Hi, I'm Tim Tyler - and today I will look at the origin of the phrase
"A New Kind of Evolution".
I've adopted the phrase "A New
Kind of Evolution" as a way of referring to cultural evolution.
Although the origins of the idea are ancient, the embrace of cultural
evolution by evolutionary theory may well represent the biggest
revolution in evolutionary biology in the last hundred and fifty
years. In a radical turn-around which many biologists have yet to
digest, cultural evolution installs a traditional foe - namely
intelligent design - at the heart of evolutionary theory - and
paints the more traditional kind of evolution by random mutations as a
primitive, degenerate type of evolutionary change - one that was only
used for a brief period in order to get the process going in the first
place - during the boot sequence of evolution.
I have another video which introduces the topic if
you are interested in more details.
I am not the first person to use the phrase "A New
Kind of Evolution" in the context of cultural evolution.
As far as I am aware, the phrase originates with Richard Dawkins. He
used it in his 1976 book "The Selfish Gene".
Here is the relevant quote:
Whenever conditions arise in which a new kind of
replicator can make copies of itself, the new replicators will tend to
take over, and start a new kind of evolution of their own. Once this
new evolution begins, it will in no necessary sense be subservient to
the old. The old gene-selected evolution, by making brains, provided
the `soup' in which the first memes arose. Once self-copying memes had
arisen, their own, much faster, kind of evolution took off. We
biologists have assimilated the idea of genetic evolution so deeply
that we tend to forget that it is only one of many possible kinds of
evolution.
- Richard Dawkins, "The Selfish Gene", p. 193
Here is Richard Dawkins in 2009, using the phrase in a recent video:
[Richard Dawkins footage]
Hans Moravec also used the phrase - in his book, Robot:
Culture lets us rapidly accommodate to environmental changes because
it is a medium for a new kind of evolution.
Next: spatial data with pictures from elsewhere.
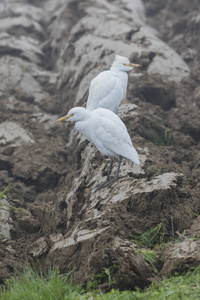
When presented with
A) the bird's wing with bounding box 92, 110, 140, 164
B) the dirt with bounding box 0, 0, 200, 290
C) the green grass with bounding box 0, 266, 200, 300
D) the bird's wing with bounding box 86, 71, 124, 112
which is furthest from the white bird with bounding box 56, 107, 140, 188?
the green grass with bounding box 0, 266, 200, 300

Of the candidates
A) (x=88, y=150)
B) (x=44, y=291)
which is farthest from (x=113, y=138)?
(x=44, y=291)

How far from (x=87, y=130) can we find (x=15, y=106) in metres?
3.58

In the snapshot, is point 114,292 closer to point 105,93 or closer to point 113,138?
point 113,138

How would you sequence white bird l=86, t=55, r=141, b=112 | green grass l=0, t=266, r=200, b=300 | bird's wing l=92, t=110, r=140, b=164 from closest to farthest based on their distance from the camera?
green grass l=0, t=266, r=200, b=300
bird's wing l=92, t=110, r=140, b=164
white bird l=86, t=55, r=141, b=112

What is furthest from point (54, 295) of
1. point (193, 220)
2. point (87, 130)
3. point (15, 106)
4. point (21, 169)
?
point (15, 106)

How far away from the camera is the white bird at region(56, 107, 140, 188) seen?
5457 millimetres

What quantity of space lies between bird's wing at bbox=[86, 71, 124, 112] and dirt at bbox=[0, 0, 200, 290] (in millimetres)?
402

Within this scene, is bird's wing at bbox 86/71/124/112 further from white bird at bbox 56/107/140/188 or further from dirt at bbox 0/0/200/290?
white bird at bbox 56/107/140/188

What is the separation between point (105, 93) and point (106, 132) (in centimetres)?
140

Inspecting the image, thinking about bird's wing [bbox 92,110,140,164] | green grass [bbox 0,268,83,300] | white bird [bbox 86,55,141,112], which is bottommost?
green grass [bbox 0,268,83,300]

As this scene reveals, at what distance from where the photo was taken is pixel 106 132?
5.56 metres

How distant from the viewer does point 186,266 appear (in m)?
3.70

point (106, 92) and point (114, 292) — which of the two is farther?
point (106, 92)

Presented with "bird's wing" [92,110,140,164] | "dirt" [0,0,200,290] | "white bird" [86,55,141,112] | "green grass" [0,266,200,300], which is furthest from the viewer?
"white bird" [86,55,141,112]
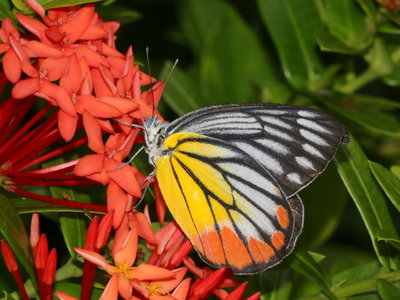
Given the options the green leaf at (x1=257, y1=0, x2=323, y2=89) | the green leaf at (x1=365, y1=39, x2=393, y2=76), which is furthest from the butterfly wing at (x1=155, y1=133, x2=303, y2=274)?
the green leaf at (x1=365, y1=39, x2=393, y2=76)

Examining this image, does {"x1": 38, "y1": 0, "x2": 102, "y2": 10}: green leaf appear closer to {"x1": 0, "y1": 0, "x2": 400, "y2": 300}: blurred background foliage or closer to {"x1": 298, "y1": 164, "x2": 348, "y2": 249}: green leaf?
{"x1": 0, "y1": 0, "x2": 400, "y2": 300}: blurred background foliage

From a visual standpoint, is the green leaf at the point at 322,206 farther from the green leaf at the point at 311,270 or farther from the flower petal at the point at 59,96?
the flower petal at the point at 59,96

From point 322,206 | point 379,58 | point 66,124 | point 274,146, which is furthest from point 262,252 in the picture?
point 379,58

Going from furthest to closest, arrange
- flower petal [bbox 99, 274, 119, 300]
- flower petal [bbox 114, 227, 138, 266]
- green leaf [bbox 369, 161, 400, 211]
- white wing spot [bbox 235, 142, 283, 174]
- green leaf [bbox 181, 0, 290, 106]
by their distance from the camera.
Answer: green leaf [bbox 181, 0, 290, 106] < white wing spot [bbox 235, 142, 283, 174] < green leaf [bbox 369, 161, 400, 211] < flower petal [bbox 114, 227, 138, 266] < flower petal [bbox 99, 274, 119, 300]

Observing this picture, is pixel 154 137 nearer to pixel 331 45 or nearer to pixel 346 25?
pixel 331 45

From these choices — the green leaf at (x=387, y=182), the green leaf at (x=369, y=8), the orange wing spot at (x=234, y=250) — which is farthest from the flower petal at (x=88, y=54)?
the green leaf at (x=369, y=8)

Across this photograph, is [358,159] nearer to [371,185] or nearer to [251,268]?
[371,185]
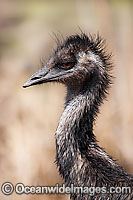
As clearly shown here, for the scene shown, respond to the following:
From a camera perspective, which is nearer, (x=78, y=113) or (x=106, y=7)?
(x=78, y=113)

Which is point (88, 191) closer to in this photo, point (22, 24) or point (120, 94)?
point (120, 94)

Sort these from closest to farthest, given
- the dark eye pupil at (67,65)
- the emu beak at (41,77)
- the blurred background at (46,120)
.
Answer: the emu beak at (41,77) → the dark eye pupil at (67,65) → the blurred background at (46,120)

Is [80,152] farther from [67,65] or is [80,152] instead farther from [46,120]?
[46,120]

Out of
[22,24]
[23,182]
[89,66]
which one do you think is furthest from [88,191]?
[22,24]

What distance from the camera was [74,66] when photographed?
695 cm

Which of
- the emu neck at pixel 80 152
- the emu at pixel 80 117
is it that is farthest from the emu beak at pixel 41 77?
the emu neck at pixel 80 152

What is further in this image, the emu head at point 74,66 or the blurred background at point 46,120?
the blurred background at point 46,120

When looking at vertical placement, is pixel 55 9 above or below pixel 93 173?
above

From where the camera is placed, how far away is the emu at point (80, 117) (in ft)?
22.6

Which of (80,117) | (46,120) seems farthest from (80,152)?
(46,120)

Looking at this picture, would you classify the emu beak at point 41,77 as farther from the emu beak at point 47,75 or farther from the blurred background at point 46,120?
the blurred background at point 46,120

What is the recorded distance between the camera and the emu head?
692 cm

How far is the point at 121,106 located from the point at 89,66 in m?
4.24

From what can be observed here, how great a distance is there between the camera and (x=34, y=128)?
36.2ft
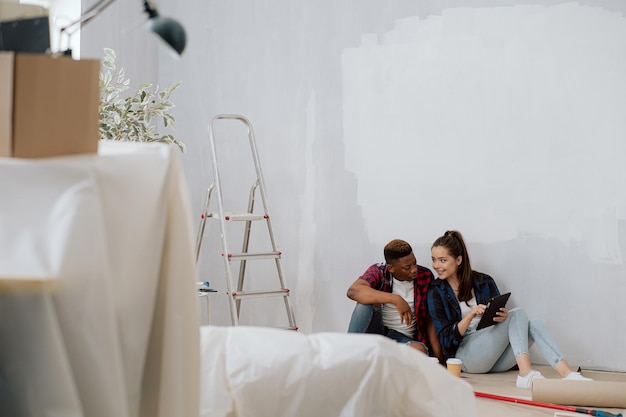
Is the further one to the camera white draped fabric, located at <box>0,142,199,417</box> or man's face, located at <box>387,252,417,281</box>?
man's face, located at <box>387,252,417,281</box>

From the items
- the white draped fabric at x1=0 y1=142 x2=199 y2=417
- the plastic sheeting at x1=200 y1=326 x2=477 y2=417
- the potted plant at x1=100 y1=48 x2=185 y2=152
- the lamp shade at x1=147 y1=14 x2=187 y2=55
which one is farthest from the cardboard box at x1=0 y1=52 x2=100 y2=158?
the potted plant at x1=100 y1=48 x2=185 y2=152

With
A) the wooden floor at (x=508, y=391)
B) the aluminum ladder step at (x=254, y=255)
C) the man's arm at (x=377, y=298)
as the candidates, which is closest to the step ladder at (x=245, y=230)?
the aluminum ladder step at (x=254, y=255)

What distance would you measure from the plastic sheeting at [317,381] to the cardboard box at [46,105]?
85 centimetres

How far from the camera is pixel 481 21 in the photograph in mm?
4902

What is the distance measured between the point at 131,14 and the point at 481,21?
2.22 meters

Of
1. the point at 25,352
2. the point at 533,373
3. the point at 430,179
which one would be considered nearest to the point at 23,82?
the point at 25,352

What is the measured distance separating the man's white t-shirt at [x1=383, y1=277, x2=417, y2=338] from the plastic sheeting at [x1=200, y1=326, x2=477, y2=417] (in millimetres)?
2542

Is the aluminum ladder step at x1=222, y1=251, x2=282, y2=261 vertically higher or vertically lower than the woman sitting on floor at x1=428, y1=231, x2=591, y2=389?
higher

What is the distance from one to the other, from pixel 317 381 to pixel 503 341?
2.62 m

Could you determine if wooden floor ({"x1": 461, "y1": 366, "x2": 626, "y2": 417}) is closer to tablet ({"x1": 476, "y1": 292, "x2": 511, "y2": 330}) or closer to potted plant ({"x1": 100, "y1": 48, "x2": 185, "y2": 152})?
tablet ({"x1": 476, "y1": 292, "x2": 511, "y2": 330})

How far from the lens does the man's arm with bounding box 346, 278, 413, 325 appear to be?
4695 millimetres

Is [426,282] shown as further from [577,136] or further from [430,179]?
[577,136]

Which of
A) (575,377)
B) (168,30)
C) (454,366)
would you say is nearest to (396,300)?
(454,366)

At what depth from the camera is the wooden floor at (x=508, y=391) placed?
3682mm
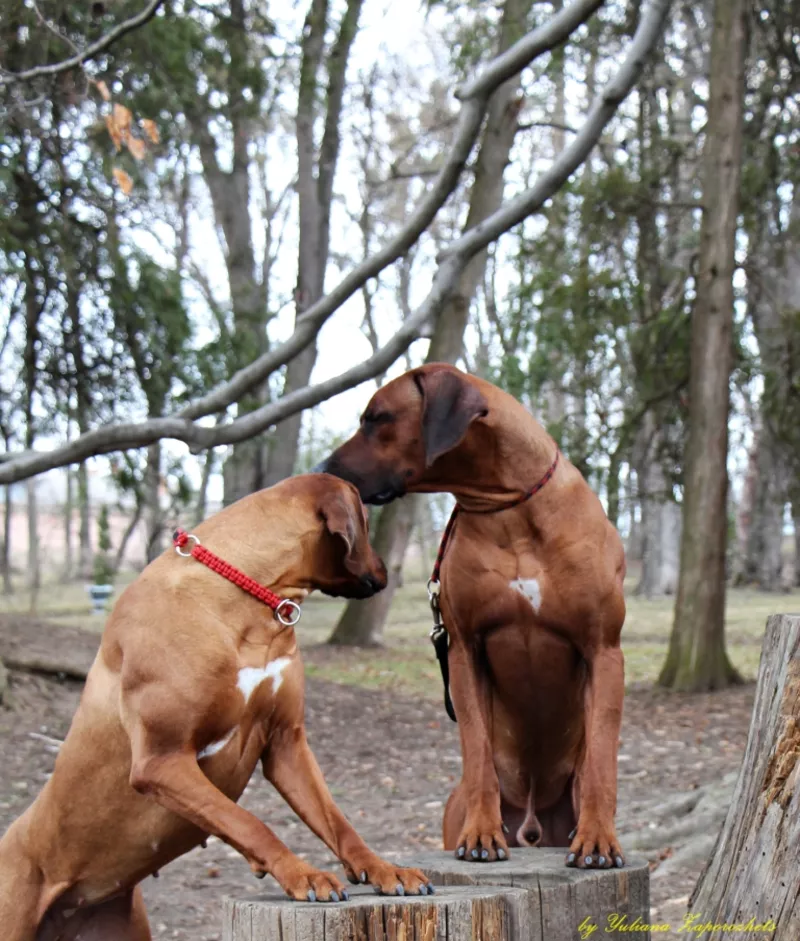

- Hans Moravec, Robot (p.3)
Other authors have used the phrase as well:
Once language emerged, it brought with it the means for communicating
traditions and a new kind of evolution, a cultural evolution. At that
point the whole emphasis of human development moved into a different
mode.
- David Lightfoot, 1999
A meme is an idea that can lodge in a person's mind, and can be
transmitted, in print or by word of mouth, to other minds. In other
words, it is a replicator. What is peculiar about humans is that they
can hold ideas in their heads, and transmit them to others: they
provide an environment in which a new kind of replicator, memes, can
evolve. The human mind is another example of a crane. It evolved by
natural selection, without need for an intelligent designer. Once
evolved, however, it provides a medium in which a new kind of
evolution by natural selection can occur, involving a new kind of
replicator, the meme.
- John Maynard Smith, reviews Daniel Dennett's Darwin's Dangerous Idea
One problem with most of these usages - and indeed with the phrase
itself - is the suggestion that cultural evolution represents a new,
inpependent instance of the evolutionary process. I do not think that
is the most helpful way of thinking about the phenomenon. Rather I
prefer the perspective that cultural evolution is simply one aspect of
the existing evolutionary process on the planet. This is because culture and
DNA interact - through processes such as genetic assimilation.
What perhaps I ought to say is that I am talking about a new
kind of mechanism of evolutionary change. However, the contraction to
"a new kind of evolution" is too appealing for me to resist.
The phrase has also been used in a few other contexts. For example,
it has been used to refer to genetic algorithms and synthetic life.
Also, there have been some usages in the context of future changes -
such as genetic engineering. For example, here is Russel Blackford:
The idea of a new kind of evolution of the human species, driven by
increasingly intimate and internalised technology, is one whose time
has come. Every day, the idea seems that little bit less "out there":
it is increasingly familiar to the public, better understood, more and
more plausible, and it merits examination from many viewpoints.
It is true that any future changes to humanity will probably be
fuelled by cultural evolution. However, I prefer to emphasise that
the new kind of evolution I am talking about is not a
speculaive future phenomenon, but has been going on for millions of
years - and is primarily responsible for our large brain, our spoken
language, reading and writing, human flight, telecommunications,
computers - and so on - the massive acceleration of evolutionary
change that has led to modern humans, and their artefacts.